Saray Muhallebicisi’nin şube sayısının artması, süt ihtiyacını da beraberinde getirmiş. İstedikleri ürünü bulmakta zorlanmaya başlayınca bir çiftlik kurmaya karar vermişler. Topbaş, şöyle devam ediyor:

“Bizim mamulümüzün yüzde 80’i manda sütü, yüzde 20’si inek sütüdür.
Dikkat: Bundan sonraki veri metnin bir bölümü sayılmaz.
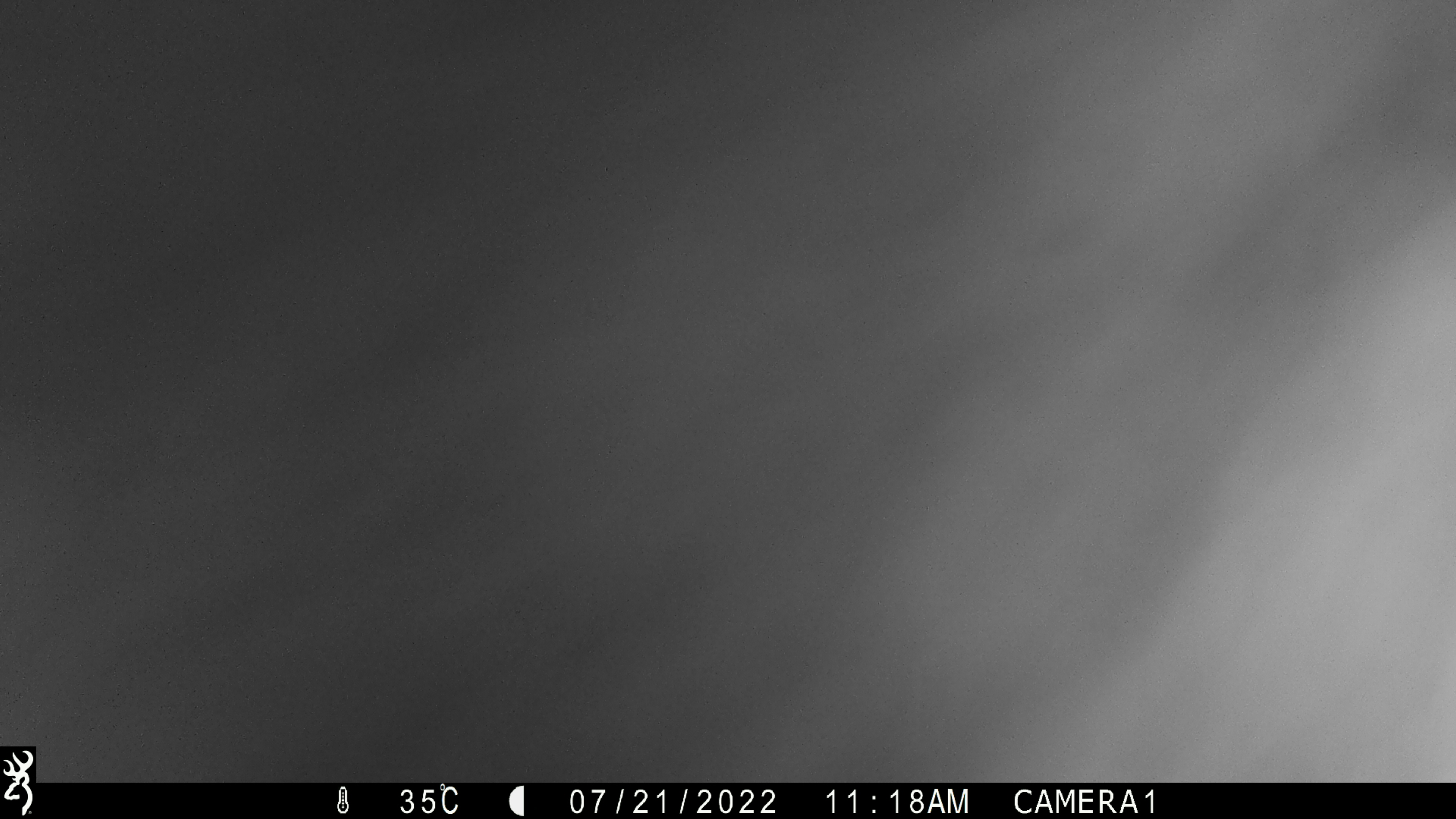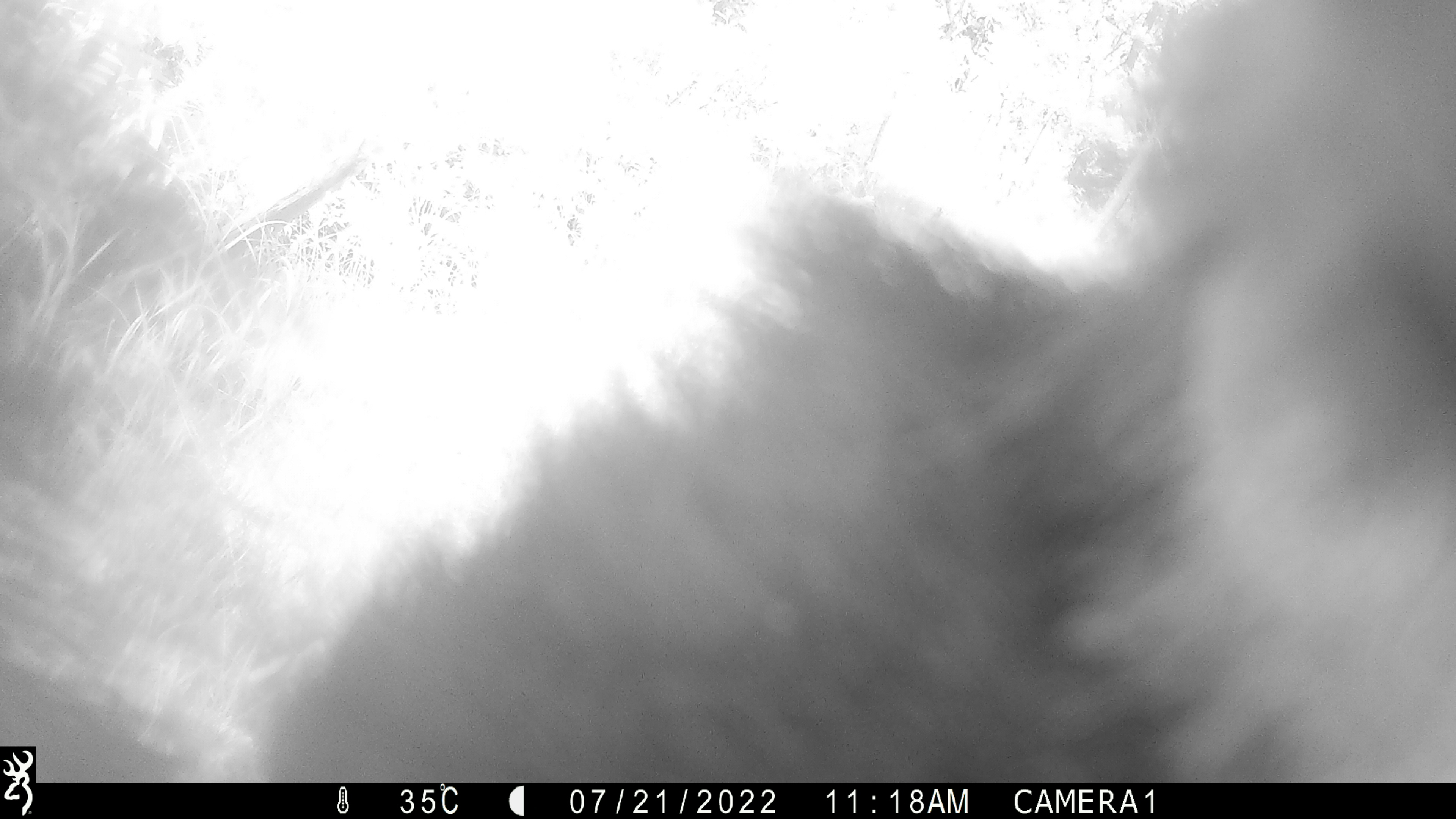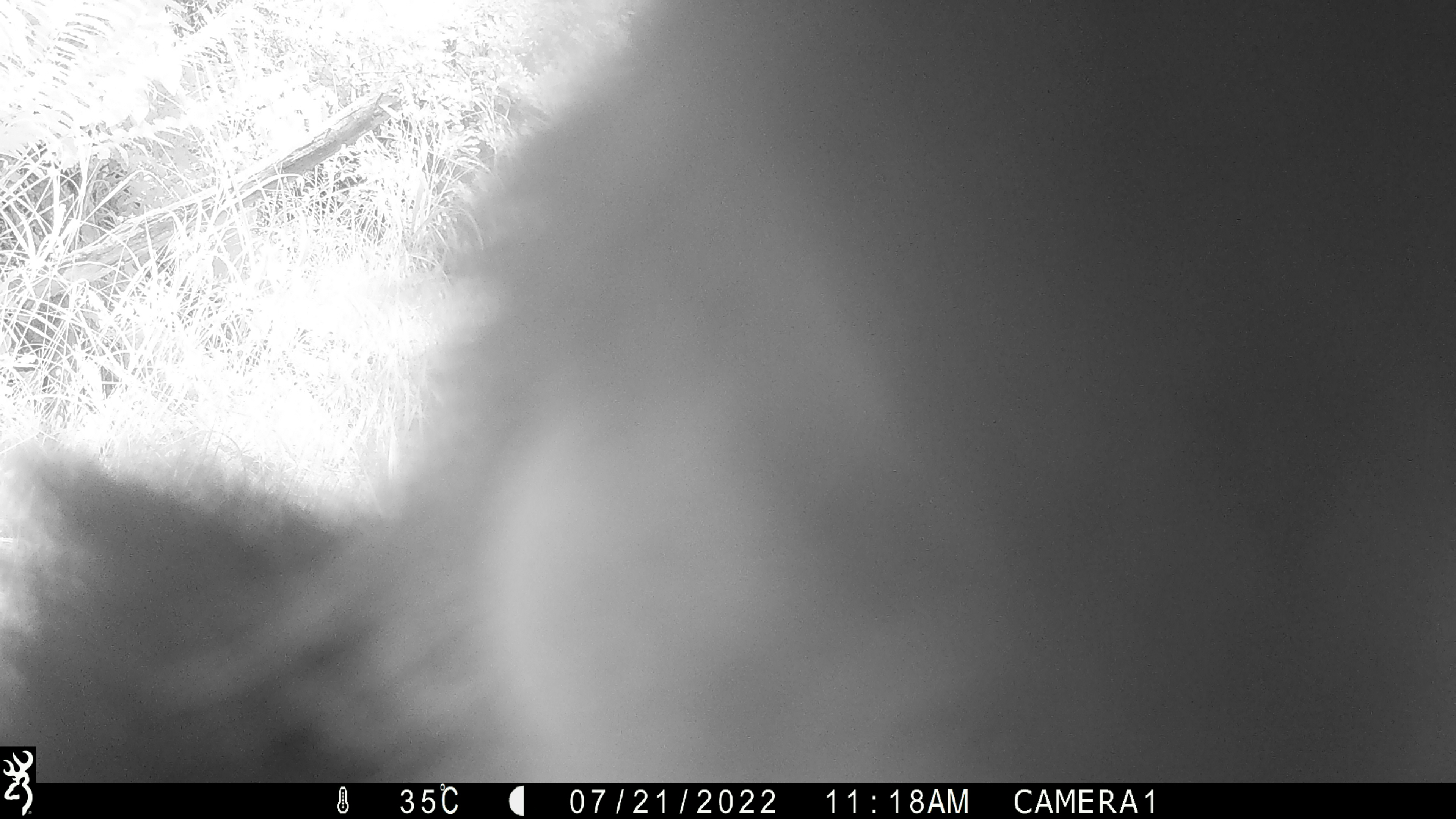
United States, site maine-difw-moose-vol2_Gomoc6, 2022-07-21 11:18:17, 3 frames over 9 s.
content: unidentified animal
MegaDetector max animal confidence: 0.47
Yoğurtlarımız manda yoğurdu, kaymağımızı kendimiz yapıyoruz hakiki manda kaymağı. Ama bu işi yapanlar azalınca ve yeni nesil jenerasyon bu işle uğraşmayınca kendi hammaddemizi kendimiz tedarik etmemiz lazım dedik ve çiftlik olayına mecburen girdik. İtalya’ya gittik işi öğrenmeye, oradan know how aldık. Şu anda çiftlikte 100 küsur mandamız var. Kendi sütümüzü kendimiz yapıyoruz, bu sayede kaliteyi devam ettirebiliyoruz. Biraz da kalitemiz de oradan geliyor yani. Bu sütü herkes kullanamaz.”
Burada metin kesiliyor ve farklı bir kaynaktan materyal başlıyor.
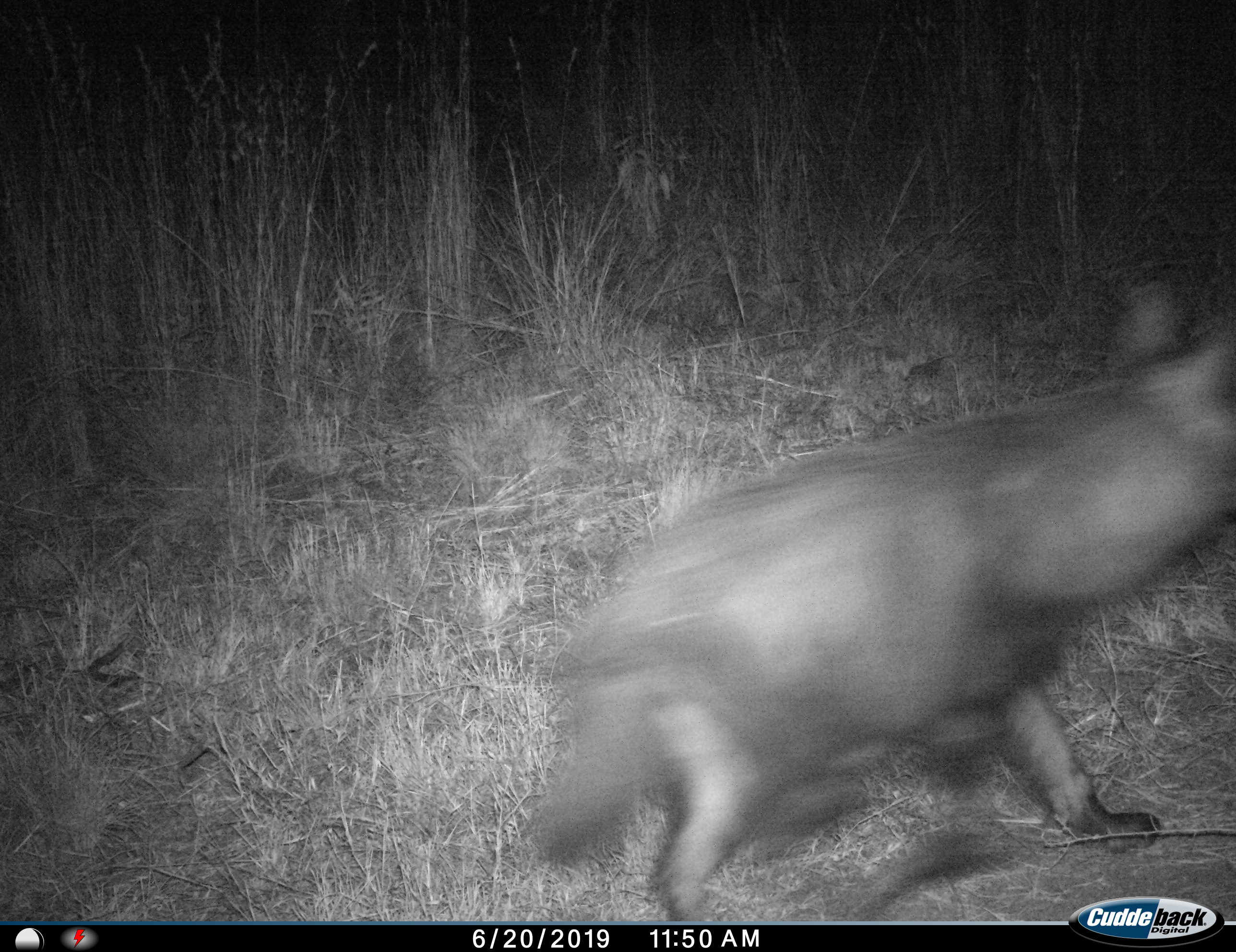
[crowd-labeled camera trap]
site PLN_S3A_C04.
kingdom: Animalia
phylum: Chordata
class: Mammalia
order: Carnivora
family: Hyaenidae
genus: Parahyaena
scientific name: Parahyaena brunnea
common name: brown hyena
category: hyenabrown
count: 1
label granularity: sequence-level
BİLMEDİĞİN İŞİ YAPMAYACAKSIN

Yeme içme sektörü özveri isteyen bir sektör. Dükkan sabah kahvaltıya açılıyor, gece 1’e kadar devam ediyor. Topbaş, şöyle anlatıyor:

“Mesleğini sevmezseniz olmaz bu iş. Bir de bizim aileden babadan gelen bir kültürümüz var. Alt yapımız sağlam, arkamız kuvvetli. Çünkü bizim idolümüz babamızdır. Babamızdan feyz aldık. Devamlı onu konuştururduk, notlar alırdık. İşte o öyle olursa nasıl olur, böyle olursa nasıl olur? Devamlı bize önderlik yaptı sağ olsun.

Bu işe girdiğiniz zaman işi bilmek lazım. Şimdi bazıları giriyorlar, duyuyoruz. Başka bir sektörün çalışanı. Bilmediğin işi yapmayacaksın. Adam tekstilci, aaa gıda işi para var, bunda nakit çalışıyor, hemen giriyor. Öyle göründüğü gibi değil, emek çok, masraf çok, hammadde sıkıntılı. Dışarıdan bu işe bakanlar geliyorlar ama işte dediğiniz gibi ömürleri kısa oluyor.”

BİZ SATMAYIZ, GELECEK NESİLİ BİLEMEM

Kasımpaşa’da küçük bir dükkandan 18 şubeye ulaşan Saray Muhallebicisi yatırımcıların da radarında. Topbaş çok fazla teklifin geldiğini ancak satmayı kesinlikle düşünmediklerini söylüyor. Aksine firmayı yurtdışında büyütme planları var:

“Bizden sonraki nesil ne yapar onu bilmiyorum ama biz satmayı düşünmüyoruz. Yurtdışı planlarımız var bir yandan. Amerika’ya ve Yunanistan’a gittik. İsrail’den teklif var. Gayrimüslimler sütlü tatlıyı, su muhallebisini çok sever. Bazen diyorum ‘Gidersek onlarla baş edemeyiz, muhallebici onlar.’ Arabistan ve Körfez ülkelerinden talep var ama işte orada biraz da biz çok tutucu muyuz neyiz? Yurtdışında topu biraz da yeni jenerasyona atıyoruz. Hepsi Amerika’da okudu geldi. Onlar da bu işi her halde büyütecekler.”